A drop-in KV-cache replacement for mlx_lm that compresses the Key tensor by 3–9× with near-lossless quality at 4-bit, functional 2-bit and 1-bit via Residual Vector Quantization, and per-layer mixed-precision allocation via RateQuant. Validated end-to-end on 8 production models (Mistral, Falcon, Phi, Qwen3, Llama 3.1, Gemma3, Qwen2.5).

Uniform 1-bit RVQ — 7.5× key compression, 95–104% of fp16 throughput

import mlx_lm
from veloxquant_mlx import KVCacheBuilder, KVCacheConfig

model, tokenizer = mlx_lm.load("mlx-community/Mistral-7B-Instruct-v0.3-4bit")

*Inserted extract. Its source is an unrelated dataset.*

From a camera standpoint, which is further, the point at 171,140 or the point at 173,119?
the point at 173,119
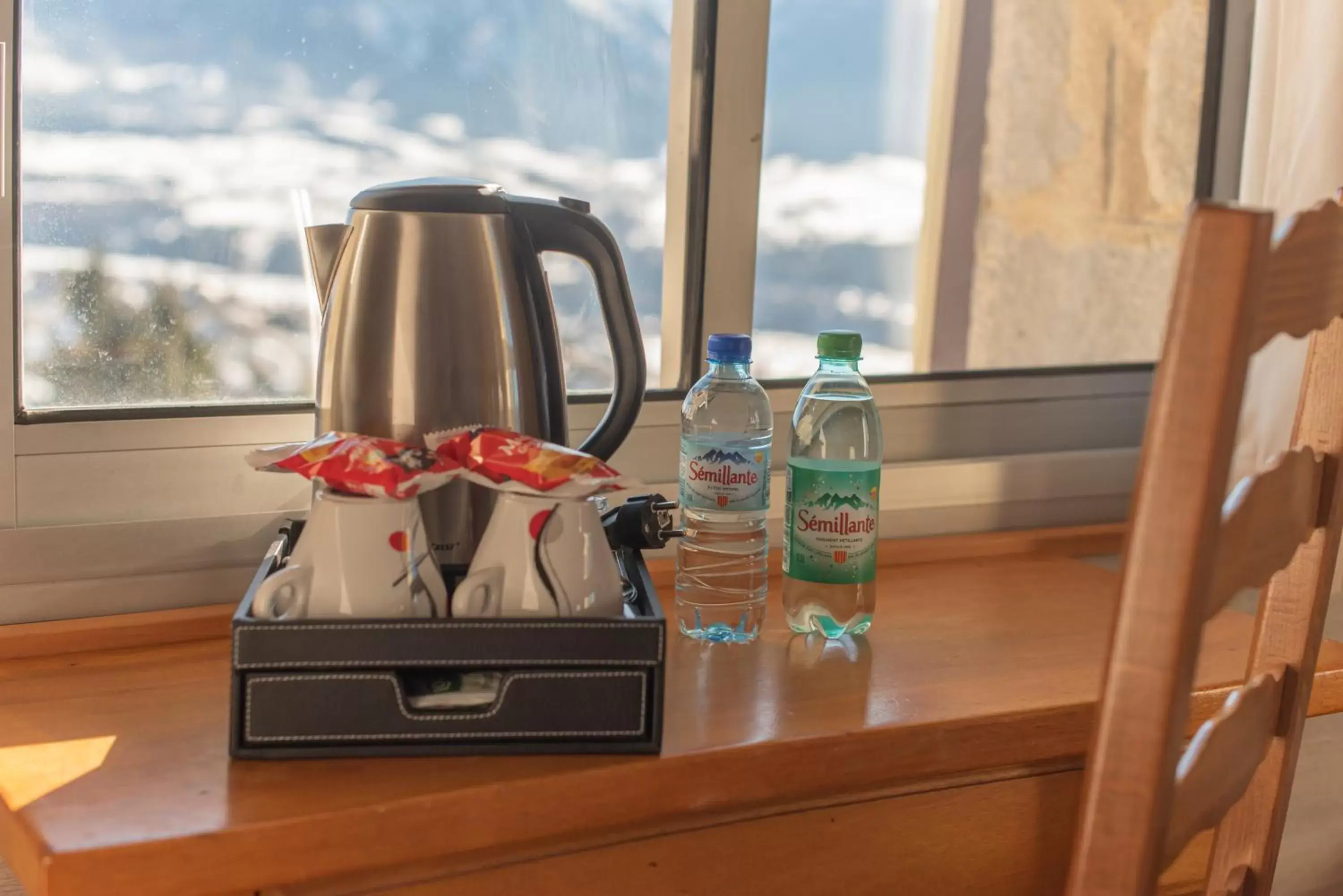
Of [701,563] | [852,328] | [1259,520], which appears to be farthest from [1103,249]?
[1259,520]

config = KVCacheConfig(method="turboquant_rvq", bit_width_inlier=1, seed=42)
caches = KVCacheBuilder.for_model(model, config)
model.make_cache = lambda *_a, **_k: caches

response = mlx_lm.generate(model, tokenizer,
    prompt="Explain the theory of relativity in simple terms.",
    max_tokens=200,
)

Per-layer RateQuant — match fp16 throughput at fractional average bits

from veloxquant_mlx import (
    KVCacheBuilder, KVCacheConfig,
    calibrate_layer_sensitivities, allocate_bits_ratequant,
)

# 1.6s one-time calibration on real model activations
weights = calibrate_layer_sensitivities(model, tokenizer)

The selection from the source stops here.